The sun lit his dark, neatly combed hair and put little flames into her red curls. It picked out the intensity in his eyes and threw it into hers.
He took her hands lightly, the single oversized gardenia falling back over her knuckles.
"Hello," he said softly.
"Hello."
"Happy wedding day."
"Happy wedding day to you, too."
"You look…" He searched for a word. "Radiant."
"I feel radiant. And you look exquisite."
"I feel like the luckiest man on earth."
They smiled some, then he asked, "Are you ready?"
"Yes."
"So am I. Go ahead."
She dropped her gaze momentarily, composing her words, then looked up into his eyes.
"I, Tess McPhail…"
"I, Kenneth Kronek…"
"Take you, Kenneth Kronek…"
"Take you, Tess McPhail…"
"To be my beloved husband for the rest of my life."
"To be my beloved wife for the rest of my life."
"To love you as I love you today…"
"To love you as I love you today…"
"Renouncing all others…"
"Most definitely renouncing all others…"
"And we will share all that we have, and all that we will have… the joys and the sorrows, the work and the play, the worries and the wonders… and your daughter… and my mother… and all the love and commitment it will take to see them through the years ahead…"
"And we'll be kind to each other…"
"Yes. And respectful…"
"And I swear to love you, sustain you, be your strength when you need it and your ease when you need it."
"And I'll do the same for you."
They tried to think of anything they'd missed. He thought of something. "And I renounce all jealousy… of your fans and their demands on you."
She smiled, and said, "Why, Kenny, how sweet of you."
"That might be my hardest part," he admitted.
She rubbed his knuckles, and replied, "For me, too… being away from you."
They paused once again, adoring each other without smiles, because the moment seemed too sacred to diminish with smiles.
"I love you, Kenny."
"I love you, Tess."
"Forever."
"Forever."
He leaned down and kissed her lightly while bluebottle flies buzzed nearby and the white summer sun lifted the scent of her gardenia and mixed it with the dusty smell of the graveled alley.
When he straightened, they smiled fully, as they had not earlier.
"I feel as married as I'll ever feel," she said.
"So do I. Now let's go do it for everybody else."

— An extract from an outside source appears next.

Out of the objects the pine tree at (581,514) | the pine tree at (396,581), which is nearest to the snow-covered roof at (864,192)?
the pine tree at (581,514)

It was, to the surprise of many, one of the most modest weddings ever held at First Methodist. Some expected luminaries from the recording industry to sing at the ceremony. Instead, only the First Methodist choir sang, directed by Mrs. Atherton, who was back as their leader. Some expected an entire chorus line of attendants, but there were only two. Some expected the attendants to be both male and female. But tradition was shot to the four winds when Casey Kronek and Mary McPhail, smiling fit to kill, each walked up the aisle solo. And when the bride appeared, everyone craned around, supposing she'd be decked out in several thousand dollars' worth of wedding finery shaped like a mushroom cloud. Instead she wore the simple white dress and the simpler ring of girlish flowers in her hair.
She smiled at Kenny all the way up the aisle. He was waiting at the chancel with Reverend Giddings, and when Giddings asked, "Who gives this woman to be married to this man," Mary answered first.
"I do."
Followed by Casey, "And I do."
Though smiles were exchanged behind them, and a soft ripple of amusement lifted from the congregation, everyone thought, how perfect that these two should give their public blessings to this match, because everyone in that church knew how Kenny doted on Mary, and took care of her, and how she'd practically been a grandma to the girl since Casey's own grandma had died. And who but the famous Tess McPhail would have had the temerity to have two women as attendants at her wedding and get by with it? She spurned tradition once again at the traditional giving of the roses. Normally the parents of the nuptials couple received them. But while Kenny gave one to Mary, Tess gave one to Casey, and as their cheeks touched, most eyes in the house got misty.